As the week draws to a close, I find myself making lists of things I like and don’t like about the LCC. Top of the things I like comes living in the flat. My flatmates don’t conform to the stereotype of the cult member in any way: If they have been trying to convert me, they’ve gone about it in such a subtle way that I’ve barely noticed.. I’ve also really enjoyed the Bible study sessions with Jokn Partington. When he opens his heavily annotated Bible, JP seems suffused with quiet joy; as his eyes run over the page, they sparkle like those of a child in a sweet shop. How can the LCC be an evil cult if this man is a member? Then there is the drugs and alcohol programme run by the Church. I spent an evening with a tough unsentimental Church worker who ministers to down-and-outs in the Strand. There was no attempt to ram the Gospel down their throats; just practical help for those wanting to get into detox.

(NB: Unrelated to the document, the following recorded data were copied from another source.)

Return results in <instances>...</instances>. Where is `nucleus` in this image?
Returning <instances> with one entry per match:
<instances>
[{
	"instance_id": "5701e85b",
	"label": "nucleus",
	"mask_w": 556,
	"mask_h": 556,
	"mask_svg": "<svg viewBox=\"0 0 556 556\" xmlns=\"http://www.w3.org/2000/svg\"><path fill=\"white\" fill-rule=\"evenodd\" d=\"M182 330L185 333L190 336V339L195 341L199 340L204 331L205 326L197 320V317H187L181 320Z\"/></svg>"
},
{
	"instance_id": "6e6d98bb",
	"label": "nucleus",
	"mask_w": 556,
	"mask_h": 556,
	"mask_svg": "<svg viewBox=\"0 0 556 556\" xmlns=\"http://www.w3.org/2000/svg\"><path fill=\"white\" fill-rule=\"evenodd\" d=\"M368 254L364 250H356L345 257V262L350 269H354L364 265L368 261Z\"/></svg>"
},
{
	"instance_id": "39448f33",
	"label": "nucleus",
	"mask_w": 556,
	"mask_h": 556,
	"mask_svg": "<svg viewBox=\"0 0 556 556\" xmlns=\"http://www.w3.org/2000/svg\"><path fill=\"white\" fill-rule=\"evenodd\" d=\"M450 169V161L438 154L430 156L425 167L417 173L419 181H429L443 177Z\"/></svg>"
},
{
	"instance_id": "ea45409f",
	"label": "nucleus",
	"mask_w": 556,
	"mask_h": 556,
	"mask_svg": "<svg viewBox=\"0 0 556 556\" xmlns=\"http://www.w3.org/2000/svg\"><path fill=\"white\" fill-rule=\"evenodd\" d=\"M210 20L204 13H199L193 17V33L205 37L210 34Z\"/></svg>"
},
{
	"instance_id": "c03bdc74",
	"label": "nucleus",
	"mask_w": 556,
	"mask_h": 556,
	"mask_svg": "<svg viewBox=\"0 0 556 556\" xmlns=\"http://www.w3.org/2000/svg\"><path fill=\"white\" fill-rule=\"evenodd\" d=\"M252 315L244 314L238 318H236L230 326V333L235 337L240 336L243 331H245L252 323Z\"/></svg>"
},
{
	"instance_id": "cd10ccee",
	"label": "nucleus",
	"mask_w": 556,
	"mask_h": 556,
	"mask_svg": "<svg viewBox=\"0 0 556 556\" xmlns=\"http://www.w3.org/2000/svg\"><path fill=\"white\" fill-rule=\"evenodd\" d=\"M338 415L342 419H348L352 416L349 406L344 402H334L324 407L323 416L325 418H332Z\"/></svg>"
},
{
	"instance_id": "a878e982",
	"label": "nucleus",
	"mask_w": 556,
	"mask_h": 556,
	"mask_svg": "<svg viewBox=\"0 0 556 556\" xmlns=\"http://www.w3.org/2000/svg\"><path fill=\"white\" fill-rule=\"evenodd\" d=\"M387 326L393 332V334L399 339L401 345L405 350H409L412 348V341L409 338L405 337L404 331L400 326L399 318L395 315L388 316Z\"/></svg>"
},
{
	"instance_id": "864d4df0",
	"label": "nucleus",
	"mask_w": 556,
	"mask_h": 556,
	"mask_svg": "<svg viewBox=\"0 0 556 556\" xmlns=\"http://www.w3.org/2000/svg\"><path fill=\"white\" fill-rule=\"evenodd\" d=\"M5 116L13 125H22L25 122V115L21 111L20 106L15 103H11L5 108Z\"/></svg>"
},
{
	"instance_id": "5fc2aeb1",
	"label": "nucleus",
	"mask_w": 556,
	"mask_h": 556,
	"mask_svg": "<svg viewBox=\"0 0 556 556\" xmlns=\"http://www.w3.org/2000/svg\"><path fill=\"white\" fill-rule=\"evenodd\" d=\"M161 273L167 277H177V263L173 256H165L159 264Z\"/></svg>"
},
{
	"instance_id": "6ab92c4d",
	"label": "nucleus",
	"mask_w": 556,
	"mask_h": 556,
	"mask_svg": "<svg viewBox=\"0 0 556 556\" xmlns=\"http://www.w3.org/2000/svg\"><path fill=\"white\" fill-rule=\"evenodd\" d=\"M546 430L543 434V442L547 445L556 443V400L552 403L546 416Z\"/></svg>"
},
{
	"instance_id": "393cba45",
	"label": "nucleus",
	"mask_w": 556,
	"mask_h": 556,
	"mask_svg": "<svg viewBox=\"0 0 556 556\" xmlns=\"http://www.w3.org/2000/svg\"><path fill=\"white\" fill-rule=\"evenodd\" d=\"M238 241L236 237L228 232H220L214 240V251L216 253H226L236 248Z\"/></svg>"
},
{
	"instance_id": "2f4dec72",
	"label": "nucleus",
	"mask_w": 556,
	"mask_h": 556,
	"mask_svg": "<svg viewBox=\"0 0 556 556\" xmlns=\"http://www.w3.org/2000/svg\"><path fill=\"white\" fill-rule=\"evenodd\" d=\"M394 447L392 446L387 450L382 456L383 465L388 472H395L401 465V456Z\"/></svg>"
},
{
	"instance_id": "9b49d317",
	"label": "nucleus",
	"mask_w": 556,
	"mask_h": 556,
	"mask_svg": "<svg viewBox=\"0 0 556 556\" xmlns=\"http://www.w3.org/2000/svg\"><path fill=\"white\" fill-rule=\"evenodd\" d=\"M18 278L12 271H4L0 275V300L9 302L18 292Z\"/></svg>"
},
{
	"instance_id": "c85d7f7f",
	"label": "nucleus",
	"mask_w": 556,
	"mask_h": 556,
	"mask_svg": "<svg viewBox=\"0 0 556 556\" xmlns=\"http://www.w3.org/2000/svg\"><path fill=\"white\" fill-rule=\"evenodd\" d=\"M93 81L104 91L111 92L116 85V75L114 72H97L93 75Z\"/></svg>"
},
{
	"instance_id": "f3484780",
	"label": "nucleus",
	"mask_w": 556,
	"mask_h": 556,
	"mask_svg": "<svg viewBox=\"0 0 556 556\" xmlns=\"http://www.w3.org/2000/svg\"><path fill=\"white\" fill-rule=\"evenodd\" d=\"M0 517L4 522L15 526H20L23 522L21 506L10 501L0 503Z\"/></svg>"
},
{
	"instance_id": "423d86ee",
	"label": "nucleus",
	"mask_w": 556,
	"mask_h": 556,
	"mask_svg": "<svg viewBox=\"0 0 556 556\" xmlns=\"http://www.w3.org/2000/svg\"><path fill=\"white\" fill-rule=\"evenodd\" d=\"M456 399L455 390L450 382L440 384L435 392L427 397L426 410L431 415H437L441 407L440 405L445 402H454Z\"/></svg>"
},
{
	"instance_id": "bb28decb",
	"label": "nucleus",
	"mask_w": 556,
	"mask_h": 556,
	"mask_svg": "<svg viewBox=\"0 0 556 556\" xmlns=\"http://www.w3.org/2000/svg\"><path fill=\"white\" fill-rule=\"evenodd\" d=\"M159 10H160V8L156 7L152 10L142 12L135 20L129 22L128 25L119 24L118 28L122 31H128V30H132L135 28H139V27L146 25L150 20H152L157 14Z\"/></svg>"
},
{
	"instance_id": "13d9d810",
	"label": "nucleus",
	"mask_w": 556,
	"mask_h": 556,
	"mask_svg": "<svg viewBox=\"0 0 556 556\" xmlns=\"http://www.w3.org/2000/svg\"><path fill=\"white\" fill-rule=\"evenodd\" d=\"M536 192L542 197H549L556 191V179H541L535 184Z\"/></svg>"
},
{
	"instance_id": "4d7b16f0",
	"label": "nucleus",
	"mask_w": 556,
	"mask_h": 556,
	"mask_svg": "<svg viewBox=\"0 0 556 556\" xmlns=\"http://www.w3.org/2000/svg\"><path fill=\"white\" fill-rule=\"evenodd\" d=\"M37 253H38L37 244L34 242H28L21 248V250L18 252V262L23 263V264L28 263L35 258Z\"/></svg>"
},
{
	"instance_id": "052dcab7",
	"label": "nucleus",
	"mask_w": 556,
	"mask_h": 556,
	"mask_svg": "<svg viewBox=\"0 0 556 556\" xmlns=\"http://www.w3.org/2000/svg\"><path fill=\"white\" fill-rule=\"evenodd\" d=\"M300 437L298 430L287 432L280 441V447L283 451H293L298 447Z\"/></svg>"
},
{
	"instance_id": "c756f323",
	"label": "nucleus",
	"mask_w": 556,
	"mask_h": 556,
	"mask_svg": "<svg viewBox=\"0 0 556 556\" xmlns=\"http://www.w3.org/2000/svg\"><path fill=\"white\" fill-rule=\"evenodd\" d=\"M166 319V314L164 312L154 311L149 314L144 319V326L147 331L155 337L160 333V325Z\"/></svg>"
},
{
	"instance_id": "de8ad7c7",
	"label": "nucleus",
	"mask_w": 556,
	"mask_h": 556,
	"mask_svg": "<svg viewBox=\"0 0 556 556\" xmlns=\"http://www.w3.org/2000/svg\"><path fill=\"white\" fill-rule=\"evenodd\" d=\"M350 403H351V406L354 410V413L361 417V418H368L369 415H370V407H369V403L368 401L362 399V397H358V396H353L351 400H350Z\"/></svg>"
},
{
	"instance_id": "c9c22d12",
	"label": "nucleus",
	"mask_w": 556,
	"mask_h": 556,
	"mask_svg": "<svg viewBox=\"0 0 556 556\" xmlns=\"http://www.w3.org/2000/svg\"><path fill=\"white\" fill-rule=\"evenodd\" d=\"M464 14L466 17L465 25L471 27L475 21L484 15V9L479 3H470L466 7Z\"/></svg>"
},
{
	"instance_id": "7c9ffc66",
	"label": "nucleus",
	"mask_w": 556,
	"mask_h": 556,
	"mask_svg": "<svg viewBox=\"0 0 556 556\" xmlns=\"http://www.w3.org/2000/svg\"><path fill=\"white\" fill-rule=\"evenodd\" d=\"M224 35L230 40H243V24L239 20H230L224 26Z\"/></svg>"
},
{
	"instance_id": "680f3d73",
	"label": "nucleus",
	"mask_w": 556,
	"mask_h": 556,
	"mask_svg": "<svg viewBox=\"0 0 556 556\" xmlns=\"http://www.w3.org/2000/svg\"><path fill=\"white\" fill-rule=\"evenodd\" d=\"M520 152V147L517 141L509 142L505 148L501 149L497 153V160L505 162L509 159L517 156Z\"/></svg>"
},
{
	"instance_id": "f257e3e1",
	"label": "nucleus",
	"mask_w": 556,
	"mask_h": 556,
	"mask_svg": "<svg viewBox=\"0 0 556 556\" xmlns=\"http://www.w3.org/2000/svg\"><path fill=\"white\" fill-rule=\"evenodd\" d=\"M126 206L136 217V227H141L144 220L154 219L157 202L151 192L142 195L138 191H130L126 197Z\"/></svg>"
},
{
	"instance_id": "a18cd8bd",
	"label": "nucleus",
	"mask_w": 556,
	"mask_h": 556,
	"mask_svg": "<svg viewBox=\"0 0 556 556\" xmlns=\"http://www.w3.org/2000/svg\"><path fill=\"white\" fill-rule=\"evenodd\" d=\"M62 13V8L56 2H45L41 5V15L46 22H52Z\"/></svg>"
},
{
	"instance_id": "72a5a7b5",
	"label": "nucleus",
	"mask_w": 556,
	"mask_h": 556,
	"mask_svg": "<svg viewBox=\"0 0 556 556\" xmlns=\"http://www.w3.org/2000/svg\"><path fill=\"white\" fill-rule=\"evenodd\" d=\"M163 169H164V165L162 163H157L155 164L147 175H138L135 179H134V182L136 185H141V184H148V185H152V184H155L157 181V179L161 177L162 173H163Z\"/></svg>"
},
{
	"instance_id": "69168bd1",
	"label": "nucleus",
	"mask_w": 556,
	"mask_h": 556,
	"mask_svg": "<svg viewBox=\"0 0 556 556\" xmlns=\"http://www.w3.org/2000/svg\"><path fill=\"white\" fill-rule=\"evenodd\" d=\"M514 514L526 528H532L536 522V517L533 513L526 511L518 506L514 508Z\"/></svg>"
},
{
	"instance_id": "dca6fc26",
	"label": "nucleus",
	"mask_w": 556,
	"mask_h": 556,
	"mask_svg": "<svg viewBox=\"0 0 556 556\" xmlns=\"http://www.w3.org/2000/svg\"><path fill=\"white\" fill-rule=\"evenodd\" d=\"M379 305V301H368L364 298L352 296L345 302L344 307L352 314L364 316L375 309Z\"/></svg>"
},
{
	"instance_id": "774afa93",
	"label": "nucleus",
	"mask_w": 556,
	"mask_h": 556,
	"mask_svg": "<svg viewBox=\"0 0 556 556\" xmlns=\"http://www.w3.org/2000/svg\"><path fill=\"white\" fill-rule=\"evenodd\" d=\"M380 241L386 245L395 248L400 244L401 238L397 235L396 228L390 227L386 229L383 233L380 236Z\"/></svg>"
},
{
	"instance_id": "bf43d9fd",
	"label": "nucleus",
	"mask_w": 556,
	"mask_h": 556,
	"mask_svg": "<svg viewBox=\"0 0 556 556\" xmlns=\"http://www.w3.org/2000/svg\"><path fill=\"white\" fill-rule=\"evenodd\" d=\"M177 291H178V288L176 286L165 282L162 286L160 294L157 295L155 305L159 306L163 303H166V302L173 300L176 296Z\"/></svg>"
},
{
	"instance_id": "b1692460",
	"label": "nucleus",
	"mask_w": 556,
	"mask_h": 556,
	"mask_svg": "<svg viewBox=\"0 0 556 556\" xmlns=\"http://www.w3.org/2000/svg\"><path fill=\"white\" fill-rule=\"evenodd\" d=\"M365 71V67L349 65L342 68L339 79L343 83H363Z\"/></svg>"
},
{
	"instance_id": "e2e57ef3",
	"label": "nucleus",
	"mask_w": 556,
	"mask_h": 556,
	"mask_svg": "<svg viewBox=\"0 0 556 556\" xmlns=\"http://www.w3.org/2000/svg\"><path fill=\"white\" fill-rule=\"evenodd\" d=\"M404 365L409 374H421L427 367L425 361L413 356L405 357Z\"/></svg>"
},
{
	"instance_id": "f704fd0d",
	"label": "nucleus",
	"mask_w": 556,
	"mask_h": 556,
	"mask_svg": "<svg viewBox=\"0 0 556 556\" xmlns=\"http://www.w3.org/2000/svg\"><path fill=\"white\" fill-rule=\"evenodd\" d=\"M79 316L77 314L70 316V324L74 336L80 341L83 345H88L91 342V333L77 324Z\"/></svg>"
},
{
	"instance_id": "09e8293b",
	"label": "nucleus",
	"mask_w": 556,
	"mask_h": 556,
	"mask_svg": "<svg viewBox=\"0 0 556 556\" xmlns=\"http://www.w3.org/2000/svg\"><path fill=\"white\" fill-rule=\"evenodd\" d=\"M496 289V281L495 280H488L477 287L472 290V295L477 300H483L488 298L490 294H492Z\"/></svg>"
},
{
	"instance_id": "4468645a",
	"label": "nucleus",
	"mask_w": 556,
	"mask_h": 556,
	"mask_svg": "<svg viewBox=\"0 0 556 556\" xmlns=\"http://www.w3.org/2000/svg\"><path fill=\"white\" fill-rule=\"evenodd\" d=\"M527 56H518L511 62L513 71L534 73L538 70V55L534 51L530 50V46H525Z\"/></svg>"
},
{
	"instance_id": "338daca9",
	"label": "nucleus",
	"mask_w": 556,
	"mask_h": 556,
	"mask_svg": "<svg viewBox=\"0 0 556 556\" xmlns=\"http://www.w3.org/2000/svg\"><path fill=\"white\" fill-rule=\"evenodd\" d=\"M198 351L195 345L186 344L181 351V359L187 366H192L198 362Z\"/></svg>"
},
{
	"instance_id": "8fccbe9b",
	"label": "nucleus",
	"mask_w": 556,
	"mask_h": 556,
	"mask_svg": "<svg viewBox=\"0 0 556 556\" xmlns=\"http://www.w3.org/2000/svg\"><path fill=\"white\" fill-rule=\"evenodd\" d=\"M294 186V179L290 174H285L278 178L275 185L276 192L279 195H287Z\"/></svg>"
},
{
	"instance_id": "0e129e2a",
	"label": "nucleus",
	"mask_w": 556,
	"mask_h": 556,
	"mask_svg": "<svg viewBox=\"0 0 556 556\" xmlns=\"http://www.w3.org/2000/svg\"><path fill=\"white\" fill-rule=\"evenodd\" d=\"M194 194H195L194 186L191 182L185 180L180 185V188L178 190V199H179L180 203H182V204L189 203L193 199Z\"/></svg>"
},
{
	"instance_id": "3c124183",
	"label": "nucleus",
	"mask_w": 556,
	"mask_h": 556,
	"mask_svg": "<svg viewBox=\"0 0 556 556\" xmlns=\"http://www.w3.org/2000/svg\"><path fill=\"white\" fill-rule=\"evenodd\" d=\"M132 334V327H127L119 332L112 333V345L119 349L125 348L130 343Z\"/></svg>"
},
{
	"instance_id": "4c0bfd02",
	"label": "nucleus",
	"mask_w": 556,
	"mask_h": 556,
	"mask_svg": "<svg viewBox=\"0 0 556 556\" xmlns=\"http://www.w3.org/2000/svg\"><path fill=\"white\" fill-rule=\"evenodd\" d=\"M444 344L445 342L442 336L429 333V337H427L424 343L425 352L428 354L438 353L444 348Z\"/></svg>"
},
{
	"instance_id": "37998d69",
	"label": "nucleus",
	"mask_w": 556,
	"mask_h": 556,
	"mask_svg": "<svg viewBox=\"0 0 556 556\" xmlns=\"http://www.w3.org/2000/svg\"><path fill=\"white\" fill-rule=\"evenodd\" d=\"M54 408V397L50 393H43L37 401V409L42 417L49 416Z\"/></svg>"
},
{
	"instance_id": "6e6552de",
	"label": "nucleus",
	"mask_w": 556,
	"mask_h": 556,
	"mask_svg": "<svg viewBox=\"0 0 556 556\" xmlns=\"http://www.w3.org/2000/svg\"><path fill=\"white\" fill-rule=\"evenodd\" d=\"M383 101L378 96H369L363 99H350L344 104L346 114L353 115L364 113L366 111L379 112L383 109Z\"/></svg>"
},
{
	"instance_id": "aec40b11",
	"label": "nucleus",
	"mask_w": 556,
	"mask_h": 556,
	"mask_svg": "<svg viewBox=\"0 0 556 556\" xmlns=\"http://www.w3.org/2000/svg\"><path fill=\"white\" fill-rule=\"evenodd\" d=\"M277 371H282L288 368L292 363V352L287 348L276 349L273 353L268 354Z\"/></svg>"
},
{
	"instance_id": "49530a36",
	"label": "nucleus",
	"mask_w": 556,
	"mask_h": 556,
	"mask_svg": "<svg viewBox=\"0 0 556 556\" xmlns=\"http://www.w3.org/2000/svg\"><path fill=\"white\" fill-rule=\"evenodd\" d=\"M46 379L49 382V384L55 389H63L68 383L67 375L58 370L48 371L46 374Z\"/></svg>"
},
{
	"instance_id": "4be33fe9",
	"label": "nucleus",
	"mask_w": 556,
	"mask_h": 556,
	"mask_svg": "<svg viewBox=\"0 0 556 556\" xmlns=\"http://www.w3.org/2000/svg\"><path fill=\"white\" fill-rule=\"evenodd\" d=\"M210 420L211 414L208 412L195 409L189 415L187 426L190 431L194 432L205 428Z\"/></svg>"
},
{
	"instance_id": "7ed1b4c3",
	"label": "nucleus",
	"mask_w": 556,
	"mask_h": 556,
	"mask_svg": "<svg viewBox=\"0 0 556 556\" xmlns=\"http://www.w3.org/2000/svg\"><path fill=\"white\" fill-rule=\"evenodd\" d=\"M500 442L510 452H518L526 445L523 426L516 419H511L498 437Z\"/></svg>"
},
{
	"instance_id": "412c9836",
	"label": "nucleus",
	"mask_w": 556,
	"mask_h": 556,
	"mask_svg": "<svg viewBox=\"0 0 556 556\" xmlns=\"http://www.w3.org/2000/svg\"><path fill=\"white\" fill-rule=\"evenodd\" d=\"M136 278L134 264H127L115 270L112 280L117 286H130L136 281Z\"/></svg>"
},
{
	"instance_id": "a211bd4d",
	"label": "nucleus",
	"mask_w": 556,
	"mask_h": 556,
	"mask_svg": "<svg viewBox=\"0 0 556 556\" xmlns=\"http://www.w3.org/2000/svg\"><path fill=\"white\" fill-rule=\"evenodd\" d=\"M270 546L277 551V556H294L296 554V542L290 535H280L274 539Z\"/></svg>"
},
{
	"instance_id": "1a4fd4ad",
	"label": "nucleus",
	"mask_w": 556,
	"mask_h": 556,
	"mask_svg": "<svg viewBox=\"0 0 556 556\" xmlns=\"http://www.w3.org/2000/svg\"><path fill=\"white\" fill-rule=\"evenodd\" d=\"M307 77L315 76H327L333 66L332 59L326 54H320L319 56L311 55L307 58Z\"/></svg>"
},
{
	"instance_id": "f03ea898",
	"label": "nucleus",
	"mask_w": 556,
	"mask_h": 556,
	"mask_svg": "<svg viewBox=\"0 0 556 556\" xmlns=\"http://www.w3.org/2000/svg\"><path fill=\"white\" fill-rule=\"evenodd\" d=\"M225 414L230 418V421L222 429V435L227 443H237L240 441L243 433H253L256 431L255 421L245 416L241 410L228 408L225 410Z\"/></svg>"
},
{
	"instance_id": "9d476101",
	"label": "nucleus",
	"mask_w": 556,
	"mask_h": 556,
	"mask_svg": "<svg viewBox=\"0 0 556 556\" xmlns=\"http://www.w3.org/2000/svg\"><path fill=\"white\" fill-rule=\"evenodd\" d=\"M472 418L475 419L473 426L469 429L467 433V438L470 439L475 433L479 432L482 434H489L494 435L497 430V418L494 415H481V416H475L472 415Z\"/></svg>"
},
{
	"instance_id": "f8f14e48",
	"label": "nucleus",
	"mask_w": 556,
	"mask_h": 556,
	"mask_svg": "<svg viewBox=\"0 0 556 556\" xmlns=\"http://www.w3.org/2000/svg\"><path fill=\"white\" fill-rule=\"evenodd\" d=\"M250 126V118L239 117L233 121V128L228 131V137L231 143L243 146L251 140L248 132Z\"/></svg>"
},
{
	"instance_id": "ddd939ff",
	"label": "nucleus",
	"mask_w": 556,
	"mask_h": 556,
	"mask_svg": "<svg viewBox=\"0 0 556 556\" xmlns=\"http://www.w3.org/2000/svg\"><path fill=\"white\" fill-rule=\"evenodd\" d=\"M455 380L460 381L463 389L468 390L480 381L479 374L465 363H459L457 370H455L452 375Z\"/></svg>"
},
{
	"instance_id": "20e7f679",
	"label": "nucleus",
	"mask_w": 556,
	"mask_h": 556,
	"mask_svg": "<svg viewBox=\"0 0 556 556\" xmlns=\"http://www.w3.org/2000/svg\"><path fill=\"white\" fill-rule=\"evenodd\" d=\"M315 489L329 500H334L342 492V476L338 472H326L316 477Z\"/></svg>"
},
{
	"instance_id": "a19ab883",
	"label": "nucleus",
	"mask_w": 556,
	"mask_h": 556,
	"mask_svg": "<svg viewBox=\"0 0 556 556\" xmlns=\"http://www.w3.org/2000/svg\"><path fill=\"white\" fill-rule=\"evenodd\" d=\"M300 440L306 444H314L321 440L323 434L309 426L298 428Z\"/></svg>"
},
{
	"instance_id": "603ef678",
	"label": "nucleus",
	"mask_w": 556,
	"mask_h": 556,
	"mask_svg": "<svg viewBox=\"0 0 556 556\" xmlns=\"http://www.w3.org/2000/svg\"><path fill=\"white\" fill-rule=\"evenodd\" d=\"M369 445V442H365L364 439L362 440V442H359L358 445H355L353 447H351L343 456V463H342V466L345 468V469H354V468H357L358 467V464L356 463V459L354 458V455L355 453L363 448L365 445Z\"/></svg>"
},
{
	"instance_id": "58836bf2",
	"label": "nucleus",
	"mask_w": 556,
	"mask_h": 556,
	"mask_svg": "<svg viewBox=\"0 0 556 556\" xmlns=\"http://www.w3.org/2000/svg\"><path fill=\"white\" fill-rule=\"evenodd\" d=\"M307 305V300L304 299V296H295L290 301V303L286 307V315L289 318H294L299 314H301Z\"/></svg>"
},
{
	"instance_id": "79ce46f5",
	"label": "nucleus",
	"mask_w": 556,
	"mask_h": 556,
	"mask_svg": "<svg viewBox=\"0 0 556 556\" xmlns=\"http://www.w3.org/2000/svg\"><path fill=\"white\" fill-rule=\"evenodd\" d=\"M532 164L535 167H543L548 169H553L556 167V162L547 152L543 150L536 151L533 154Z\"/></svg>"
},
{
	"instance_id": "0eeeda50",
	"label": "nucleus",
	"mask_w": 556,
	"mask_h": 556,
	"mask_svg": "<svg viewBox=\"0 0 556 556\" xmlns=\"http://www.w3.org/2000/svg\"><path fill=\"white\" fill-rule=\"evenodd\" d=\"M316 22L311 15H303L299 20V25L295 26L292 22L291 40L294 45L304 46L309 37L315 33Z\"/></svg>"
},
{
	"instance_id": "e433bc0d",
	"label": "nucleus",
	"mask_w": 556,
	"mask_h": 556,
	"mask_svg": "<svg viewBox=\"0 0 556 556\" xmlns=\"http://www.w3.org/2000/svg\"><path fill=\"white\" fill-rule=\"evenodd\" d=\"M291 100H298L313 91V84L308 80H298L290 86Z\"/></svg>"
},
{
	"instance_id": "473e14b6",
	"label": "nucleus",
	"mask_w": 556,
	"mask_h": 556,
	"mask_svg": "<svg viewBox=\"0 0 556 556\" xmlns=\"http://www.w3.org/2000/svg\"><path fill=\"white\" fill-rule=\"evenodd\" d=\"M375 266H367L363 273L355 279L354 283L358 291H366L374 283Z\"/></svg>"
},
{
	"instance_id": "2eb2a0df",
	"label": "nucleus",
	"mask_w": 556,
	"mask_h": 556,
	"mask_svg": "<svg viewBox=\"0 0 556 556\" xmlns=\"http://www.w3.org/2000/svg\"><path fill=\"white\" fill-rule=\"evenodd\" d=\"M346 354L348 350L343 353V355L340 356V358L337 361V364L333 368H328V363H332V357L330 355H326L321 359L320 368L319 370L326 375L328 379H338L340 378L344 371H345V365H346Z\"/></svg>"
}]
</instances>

Things I don’t like: the sort of in your-face evangelising I witnessed in the bowling alley; and a rather creepy feeling that members are constantly monitoring each other’s behaviour. But it’s not easy to separate the good and the bad, the faith and the fanaticism.

I’m still wrestling with this question on my last day with the London Church of Christ. We’re in a school hall in Camden for the Wednesday service. Halfway through, we reach the one part of the week the Church won’t let the BBC film: the moment when people sit round in small groups and hand over the slice of their income that the Church demands. Although most evangelical churches ask for a biblical ten per cent, the LCC regards this as a bare minimum, and it doesn’t exempt students and teenagers from the obligation. As I walk past one group, I catch sight of a bank statement being spread out on the table. JP flashes me a warning glance and I move away. In a way, this bizarre little scene helps me make up my mind. This isn’t a uniquely sinister cult; but it is well and truly trapped in the treacherous, centuries-old dynamics of the sect. Its members are classic True Believers, living their lives poised on a knife-edge between eternal bliss and perdition. New leaders rise up and just as quickly fall; half of al1 converts defect; intoxicating revivals alternate with vicious purges. But what’s the’ alternative? Perhaps Andy is right, and the LCC really is moving towards a new maturity; but it’s hard to see how it can do that without toning down its theology and becoming the sort of Church it doesn’t want to be.

After the service, I wander round the hall, saying goodbye. Everyone seems relaxed and happy. Including, I notice, the Latin American man from the bowling alley. He’s already learned how to do the sideways hug.